Aortic pulse wave velocity is primarily determined by blood pressure but not other cardiovascular risk factors during childhood: a call to arms to standardise results
KAROLIS AZUKAITIS 1 MANISH SINHA 2 AUGUSTINA JANKAUSKIENE 1 BOJKO BJELAKOVIC 3 MIECZYSłAW LITWIN 4 On behalf of HyperChildNET WG3 1

1- CLINIC OF PEDIATRICS, INSTITUTE OF CLINICAL MEDICINE, FACULTY OF MEDICINE, VILNIUS UNIVERSITY, VILNIUS, LITHUANIA
2- KINGS COLLEGE LONDON EVELINA LONDON CHILDRENS HOSPITAL, LONDON, UK
3- CLINIC OF PEDIATRICS, CLINICAL CENTER, NIS, SERBIA, MEDICAL FACULTY, UNIVERSITY OF NIS, NIS, SERBIA
4- DEPARTMENT OF NEPHROLOGY AND ARTERIAL HYPERTENSION, THE CHILDRENS MEMORIAL HEALTH INSTITUTE, WARSAW, POLAND
5- COST Action HyperChildNET
 
Introduction:

Pulse wave velocity (PWV) is the gold-standard for non-invasive assessment of arterial stiffening in patients with hypertension. Adult studies have shown that PWV is mainly determined by blood pressure (BP) and age. We aimed to systematically analyze determinants of PWV in studies involving children with primary hypertension (PH).

Material and methods:

196 articles retrieved from PubMed according to a predefined search strategy were screened for eligibility. 38 articles identified by title/abstract review underwent full-text screening by 2 reviewers and 12 were selected for the analysis if (i) measured carotid-femoral PWV (PWVcf); (ii) reported on risk associations using regression models; and (iii) included BMI and BP in the model.

Results:

The total population included >3700 children with normal and elevated BP. 25% studies used indirect methods for PWVcf estimation and 17% analyzed standardized PWVcf. Higher PWVcf in hypertensive vs non-hypertensive children was reported in 75% studies. 92% and 75% included age and sex, in regression models. In 83% studies PWV was positively associated with BP, whereas BMI associated with PWV in 25% only (positive 3 and negative association in 1). Age was positively associated in 18% and no studies reported any significant associations with sex. Association of race were reported in 2 studies only (direct effect of non-white race in 1).
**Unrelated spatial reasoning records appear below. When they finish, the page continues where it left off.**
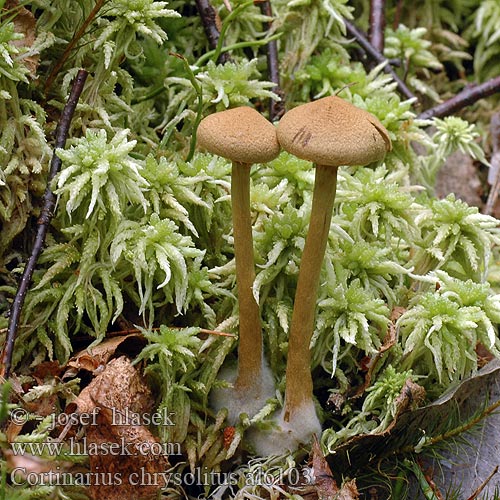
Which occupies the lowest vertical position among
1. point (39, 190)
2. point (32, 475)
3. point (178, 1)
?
point (32, 475)

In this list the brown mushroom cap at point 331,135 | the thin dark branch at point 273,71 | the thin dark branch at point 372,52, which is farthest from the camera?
the thin dark branch at point 372,52

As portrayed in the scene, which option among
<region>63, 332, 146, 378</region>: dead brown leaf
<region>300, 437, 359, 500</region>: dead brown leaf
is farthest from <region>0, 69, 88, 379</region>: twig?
<region>300, 437, 359, 500</region>: dead brown leaf

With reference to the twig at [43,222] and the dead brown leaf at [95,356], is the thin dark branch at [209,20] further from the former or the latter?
the dead brown leaf at [95,356]

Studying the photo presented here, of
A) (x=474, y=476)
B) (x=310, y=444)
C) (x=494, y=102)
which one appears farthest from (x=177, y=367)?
(x=494, y=102)

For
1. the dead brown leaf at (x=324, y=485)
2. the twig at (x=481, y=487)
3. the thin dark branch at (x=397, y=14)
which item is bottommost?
the dead brown leaf at (x=324, y=485)

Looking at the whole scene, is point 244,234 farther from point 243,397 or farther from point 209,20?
point 209,20

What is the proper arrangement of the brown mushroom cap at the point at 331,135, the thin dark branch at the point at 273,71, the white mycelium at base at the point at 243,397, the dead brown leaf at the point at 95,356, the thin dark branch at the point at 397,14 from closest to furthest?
the brown mushroom cap at the point at 331,135, the dead brown leaf at the point at 95,356, the white mycelium at base at the point at 243,397, the thin dark branch at the point at 273,71, the thin dark branch at the point at 397,14

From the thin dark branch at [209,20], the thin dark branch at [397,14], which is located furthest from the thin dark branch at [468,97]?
the thin dark branch at [209,20]

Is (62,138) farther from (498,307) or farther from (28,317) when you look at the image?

Models including BP among other covariates (biochemical, anthropometric and other BP parameters) explained 12-88% of PWVcf variability (R2 not reported in 25% of studies).

Conclusions:

BP is the predominate contributor to PWV, compared to the inconsistent or lesser contributions of BMI, age, sex or other CV risk factors during childhood. Additional studies are needed to determine whether increased PWV is a reflection of primary arterial disease or a secondary phenomenon. Our data also highlights the need of standardization and reporting of confounders, such as age and sex.